The Justice Department will not discuss anything about the Cabelly case. The FBI did not respond to requests to discuss the Australia incident, Todd or Cabelly.
Cabelly’s travails, however, may be reaching closure. A sentencing hearing, scheduled for June, was postponed, under seal.
* * *
Eighteen months later, Todd is still afraid to come home, lest the Cabelly case pop up and bite her again. Her parents have visited from Vermont, where they are retired, on a few holidays. Once in 2008 they gathered in Toronto, where she was meeting her lawyers.
At 47, she’s no longer a high-level player in big-think Middle East strategy (though, judging by her e-mail exchanges with past and present senior officers, Navy leaders still welcome her advice). She worries: The drumbeat for a military attack on Iran, she says, is being pounded “by the same people who gave us Iraq.”
“What happened to Gwenyth in Bahrain was shocking,” said her father, Kenneth Thompson, “but having spent much of my working life in the State Department, I know that such things are possible. The only way to curb such abuses of power is to make the facts public.”
Her continued inquiries to the Navy have been bounced from office to office.

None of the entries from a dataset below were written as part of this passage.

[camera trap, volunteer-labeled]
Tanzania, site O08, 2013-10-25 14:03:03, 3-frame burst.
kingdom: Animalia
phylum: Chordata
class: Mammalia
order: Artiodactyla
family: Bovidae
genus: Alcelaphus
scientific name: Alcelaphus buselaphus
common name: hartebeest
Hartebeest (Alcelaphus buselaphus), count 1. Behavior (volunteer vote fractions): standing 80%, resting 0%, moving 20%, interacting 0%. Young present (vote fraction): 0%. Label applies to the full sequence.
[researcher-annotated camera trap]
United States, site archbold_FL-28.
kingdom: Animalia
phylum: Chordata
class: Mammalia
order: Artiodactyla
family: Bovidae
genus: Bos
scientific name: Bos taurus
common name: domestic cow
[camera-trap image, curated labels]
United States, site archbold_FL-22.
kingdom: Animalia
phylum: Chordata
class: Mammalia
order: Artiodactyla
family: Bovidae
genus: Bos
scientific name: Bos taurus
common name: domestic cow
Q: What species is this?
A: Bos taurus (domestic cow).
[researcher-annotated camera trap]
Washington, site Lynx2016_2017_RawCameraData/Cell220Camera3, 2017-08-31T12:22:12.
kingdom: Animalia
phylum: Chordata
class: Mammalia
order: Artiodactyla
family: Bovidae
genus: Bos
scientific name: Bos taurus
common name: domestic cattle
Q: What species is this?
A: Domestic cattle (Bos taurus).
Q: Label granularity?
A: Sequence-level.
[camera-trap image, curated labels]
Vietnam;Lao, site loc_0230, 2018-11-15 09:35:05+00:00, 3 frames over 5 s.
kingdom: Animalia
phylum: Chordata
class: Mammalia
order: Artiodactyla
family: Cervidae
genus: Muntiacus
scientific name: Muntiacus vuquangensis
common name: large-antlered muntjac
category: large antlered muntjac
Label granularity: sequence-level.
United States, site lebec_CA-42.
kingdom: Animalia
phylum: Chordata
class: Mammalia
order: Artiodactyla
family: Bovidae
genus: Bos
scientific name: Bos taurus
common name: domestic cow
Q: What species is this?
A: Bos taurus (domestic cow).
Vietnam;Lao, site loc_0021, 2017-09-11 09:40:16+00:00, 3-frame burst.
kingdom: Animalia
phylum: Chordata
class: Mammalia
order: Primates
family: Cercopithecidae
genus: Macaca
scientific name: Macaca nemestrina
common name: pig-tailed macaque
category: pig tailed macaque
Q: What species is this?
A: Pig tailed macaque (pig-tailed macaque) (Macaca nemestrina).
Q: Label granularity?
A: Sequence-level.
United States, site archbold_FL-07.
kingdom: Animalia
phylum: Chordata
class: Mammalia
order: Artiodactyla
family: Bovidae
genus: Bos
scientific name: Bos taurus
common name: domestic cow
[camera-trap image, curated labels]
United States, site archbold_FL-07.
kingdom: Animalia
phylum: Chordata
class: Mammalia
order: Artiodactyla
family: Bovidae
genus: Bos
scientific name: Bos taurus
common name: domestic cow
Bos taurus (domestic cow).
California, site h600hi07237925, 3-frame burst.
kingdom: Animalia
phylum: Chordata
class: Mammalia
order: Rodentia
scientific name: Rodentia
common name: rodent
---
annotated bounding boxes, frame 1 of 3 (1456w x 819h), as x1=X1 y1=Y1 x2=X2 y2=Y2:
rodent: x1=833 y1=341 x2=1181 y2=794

She complained to the Navy’s Inspector General Hotline, which responded that it “will neither confirm, nor deny, receipt of your Hotline complaint via email of 28 Feb 2008.”
After a Freedom of Information Act request, the Navy Central Command said it has no records of Cosgriff and Fallon discussing a plan to move the big decks, no records of the intelligence report on Shia unrest, no warning report by Todd and Inman on Dec. 14, and no “records related to the revocation of Ms. Todd’s security clearance.”
The Defense Security Service indicated that the Naval Criminal Investigative Service had a classified file on her; NCIS says it is working on a FOIA response.
In desperation in February 2011, Todd wrote to two high-ranking Navy officers, including Miller, who had provided her such a glowing recommendation in 2009.
“Can either of you help me?” Todd beseeched. “I do not want to cause more damage, but this whole situation is un-American. I just want to know the facts, and then I will shut up.”
Miller, who assumed command of the 5th Fleet this year, told her he would look into it. She is certain he will. As of press time, however, help has yet to come.